■ EXERCISE A: List every number the blog entry about waking up contains, in the order it appears.

This morning, I woke up. I use this phrase in only the most basic, simple conceptual meaning it can really ever hope to attain: I opened my eyes and stood up. I'm so used to my morning routine that I could literally sleepwalk through the whole ordeal. I have no doubt that I would succeed in my sleepwalking morning cleansing and eating up to the point where I'm required to equip a razor in my right hand and shave. I think sleepshaving would be an event best left to the professionals. Which I'm not.

I decided to actually wake up in the "Hey, I'm conscious, give me caffeine" sense. My eyes were opened, I felt like I had never actually gotten to sleep, but I knew that wasn't true. I absolutely knew that I had gotten at least forty-five minutes into sleep when my alarm went beep-beep-frickin-beep. This is perfectly acceptable at the time--which I realized was 7:30am (the intended moment of mental lift-off, which is to say waking up)--though, because I honestly have been feeling mighty good lately. Mighty good indeed. I won't say I feel like I'm on top of the world, because I have a quota for cliches that I know I'm going to use up by the end of this entry, because in the culminating scene of this stream-of-consciousness abomination, I'm going to live through my very own movie/television cliche.

How's that for tension?

So I get up out of bed, and I feel like my eyes are burning. Which is a typical feeling after a series of little-to-no sleep nights. It was nothing abnormal. I reach in my kind of pre-caffeine drunken morning state for a little bottle of Visine that has made a comfortable lodging at the base of my monitor. It wasn't there. I looked over to my cat, and he gave me some kind of faux-innocent glare, but that wasn't fooling anyone. I looked through the area near my chair, and sure enough, there it was. I try in vain to squirt a couple drops of this morning brand of Liquid Jesus into my eyes, and miss about five-six times in a row. By this point, it looks like I had just come out of seeing Pay It Forward after a month of incrementally more depressing days. Granted, that wasn't the case at all, but to the unknowing civilian, it looked like I just woke up and bawled my eyes out. I finally managed to hit the bull's eye with my itty-bitty bottle of Visine, and felt some kind of glorious redemptive mood flow over my retina. I think missed about three more times when I moved on to the left eye.

■ RECORDS FOR THE TASK:
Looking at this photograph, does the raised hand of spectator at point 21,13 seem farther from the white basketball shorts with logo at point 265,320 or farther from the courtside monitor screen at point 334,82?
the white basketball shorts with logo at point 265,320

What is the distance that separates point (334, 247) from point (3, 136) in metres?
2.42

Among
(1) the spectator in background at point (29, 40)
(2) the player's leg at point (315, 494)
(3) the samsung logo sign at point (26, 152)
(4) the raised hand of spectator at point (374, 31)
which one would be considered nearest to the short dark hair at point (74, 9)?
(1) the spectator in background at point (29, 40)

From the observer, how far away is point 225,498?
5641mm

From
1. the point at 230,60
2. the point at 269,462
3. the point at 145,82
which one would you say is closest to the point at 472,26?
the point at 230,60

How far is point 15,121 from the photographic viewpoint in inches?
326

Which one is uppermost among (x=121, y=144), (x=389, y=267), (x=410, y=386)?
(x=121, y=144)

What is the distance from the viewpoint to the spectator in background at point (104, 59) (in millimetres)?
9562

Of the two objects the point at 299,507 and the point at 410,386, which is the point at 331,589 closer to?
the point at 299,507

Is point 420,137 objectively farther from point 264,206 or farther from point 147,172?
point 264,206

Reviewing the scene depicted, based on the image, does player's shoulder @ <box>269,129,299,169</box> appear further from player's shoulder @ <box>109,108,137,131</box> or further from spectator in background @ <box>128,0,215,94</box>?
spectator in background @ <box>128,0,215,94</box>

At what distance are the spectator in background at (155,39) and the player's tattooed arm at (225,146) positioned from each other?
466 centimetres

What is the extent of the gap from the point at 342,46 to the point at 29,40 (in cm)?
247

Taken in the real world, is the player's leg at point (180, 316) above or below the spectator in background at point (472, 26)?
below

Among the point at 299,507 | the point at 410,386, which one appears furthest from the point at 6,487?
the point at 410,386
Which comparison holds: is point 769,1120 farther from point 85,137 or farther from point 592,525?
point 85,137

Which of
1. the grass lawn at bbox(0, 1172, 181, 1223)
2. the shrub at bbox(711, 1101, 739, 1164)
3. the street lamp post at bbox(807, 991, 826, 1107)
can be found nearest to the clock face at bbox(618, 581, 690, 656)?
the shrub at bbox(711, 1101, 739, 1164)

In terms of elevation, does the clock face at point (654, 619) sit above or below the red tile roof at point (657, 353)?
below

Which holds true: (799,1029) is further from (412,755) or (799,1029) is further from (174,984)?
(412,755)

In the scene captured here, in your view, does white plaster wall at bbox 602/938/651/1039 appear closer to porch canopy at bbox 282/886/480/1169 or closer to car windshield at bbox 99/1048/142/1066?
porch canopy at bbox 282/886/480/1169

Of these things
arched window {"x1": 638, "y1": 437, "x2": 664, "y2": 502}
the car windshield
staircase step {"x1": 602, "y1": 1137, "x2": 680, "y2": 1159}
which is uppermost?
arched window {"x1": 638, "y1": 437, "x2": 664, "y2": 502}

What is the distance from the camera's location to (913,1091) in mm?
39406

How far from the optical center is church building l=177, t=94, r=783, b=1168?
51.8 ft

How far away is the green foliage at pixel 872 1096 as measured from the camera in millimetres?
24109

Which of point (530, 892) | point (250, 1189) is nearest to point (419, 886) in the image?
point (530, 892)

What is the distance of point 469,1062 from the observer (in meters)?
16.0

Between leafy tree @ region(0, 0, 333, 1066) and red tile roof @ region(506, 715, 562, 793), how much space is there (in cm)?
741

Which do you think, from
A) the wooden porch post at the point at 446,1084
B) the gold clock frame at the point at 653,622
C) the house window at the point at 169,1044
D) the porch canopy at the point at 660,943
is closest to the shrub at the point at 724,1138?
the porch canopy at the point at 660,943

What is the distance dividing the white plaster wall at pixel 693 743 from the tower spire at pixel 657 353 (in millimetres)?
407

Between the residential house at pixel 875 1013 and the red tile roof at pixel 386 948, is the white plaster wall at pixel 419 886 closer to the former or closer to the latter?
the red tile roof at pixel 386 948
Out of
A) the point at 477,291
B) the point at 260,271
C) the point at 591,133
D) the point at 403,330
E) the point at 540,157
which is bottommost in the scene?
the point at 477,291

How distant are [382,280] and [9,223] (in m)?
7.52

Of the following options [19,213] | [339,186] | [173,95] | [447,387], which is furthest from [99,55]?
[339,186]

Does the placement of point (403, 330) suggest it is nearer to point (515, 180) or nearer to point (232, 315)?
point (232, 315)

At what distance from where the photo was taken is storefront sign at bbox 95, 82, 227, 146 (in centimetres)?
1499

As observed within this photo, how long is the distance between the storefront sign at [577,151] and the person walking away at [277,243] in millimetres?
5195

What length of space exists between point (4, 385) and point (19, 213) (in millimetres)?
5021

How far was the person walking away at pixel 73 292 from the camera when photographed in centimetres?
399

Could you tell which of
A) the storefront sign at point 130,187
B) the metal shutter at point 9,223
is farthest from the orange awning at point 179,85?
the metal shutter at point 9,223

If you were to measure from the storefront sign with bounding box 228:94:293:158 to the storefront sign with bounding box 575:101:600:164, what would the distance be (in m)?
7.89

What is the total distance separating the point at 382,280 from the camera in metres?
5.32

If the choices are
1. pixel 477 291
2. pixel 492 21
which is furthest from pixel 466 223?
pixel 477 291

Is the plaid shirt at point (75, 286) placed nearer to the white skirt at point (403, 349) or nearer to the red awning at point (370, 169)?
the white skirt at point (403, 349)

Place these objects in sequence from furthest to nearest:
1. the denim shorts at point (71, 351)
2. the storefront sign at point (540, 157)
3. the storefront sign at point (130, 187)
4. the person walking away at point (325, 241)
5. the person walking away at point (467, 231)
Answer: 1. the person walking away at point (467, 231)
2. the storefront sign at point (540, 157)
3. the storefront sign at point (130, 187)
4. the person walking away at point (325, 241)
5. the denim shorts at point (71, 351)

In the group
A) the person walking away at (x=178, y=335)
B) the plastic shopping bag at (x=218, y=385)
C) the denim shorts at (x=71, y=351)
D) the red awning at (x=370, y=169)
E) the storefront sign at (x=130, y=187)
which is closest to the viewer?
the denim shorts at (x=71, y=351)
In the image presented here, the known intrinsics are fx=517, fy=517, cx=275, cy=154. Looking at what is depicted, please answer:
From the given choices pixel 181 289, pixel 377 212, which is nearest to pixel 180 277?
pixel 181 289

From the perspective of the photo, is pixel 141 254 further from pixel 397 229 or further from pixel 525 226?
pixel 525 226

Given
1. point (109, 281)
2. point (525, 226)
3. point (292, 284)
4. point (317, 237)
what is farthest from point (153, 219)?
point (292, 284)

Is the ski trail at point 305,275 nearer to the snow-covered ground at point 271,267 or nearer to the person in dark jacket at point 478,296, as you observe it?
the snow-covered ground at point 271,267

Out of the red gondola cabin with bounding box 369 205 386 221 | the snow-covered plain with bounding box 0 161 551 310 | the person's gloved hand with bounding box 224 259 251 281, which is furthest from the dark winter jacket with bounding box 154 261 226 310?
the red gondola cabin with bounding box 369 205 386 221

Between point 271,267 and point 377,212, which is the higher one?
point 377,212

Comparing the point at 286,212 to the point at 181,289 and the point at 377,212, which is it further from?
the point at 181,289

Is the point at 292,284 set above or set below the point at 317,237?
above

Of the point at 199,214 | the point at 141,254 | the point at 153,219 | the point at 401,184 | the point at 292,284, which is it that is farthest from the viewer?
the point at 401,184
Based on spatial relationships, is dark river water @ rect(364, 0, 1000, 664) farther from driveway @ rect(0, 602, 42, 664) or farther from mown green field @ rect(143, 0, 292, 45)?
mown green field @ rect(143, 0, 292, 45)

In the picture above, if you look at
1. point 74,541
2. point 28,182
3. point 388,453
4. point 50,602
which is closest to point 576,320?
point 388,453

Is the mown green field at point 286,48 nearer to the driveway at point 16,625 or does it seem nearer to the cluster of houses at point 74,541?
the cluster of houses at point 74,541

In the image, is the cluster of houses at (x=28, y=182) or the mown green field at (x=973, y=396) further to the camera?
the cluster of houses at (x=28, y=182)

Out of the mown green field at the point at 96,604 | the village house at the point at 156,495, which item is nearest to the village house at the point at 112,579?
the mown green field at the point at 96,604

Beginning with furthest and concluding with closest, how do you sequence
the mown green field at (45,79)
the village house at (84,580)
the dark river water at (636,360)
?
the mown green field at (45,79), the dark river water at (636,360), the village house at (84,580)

■ EXERCISE B: Select each line of the records that contains the string "logo", treating uppercase and lowercase letters as different.

■ FINAL ANSWER A: forty-five, 7:30, five-six, three

■ FINAL ANSWER B:
Looking at this photograph, does the raised hand of spectator at point 21,13 seem farther from the white basketball shorts with logo at point 265,320 or farther from the courtside monitor screen at point 334,82?
the white basketball shorts with logo at point 265,320
(3) the samsung logo sign at point (26, 152)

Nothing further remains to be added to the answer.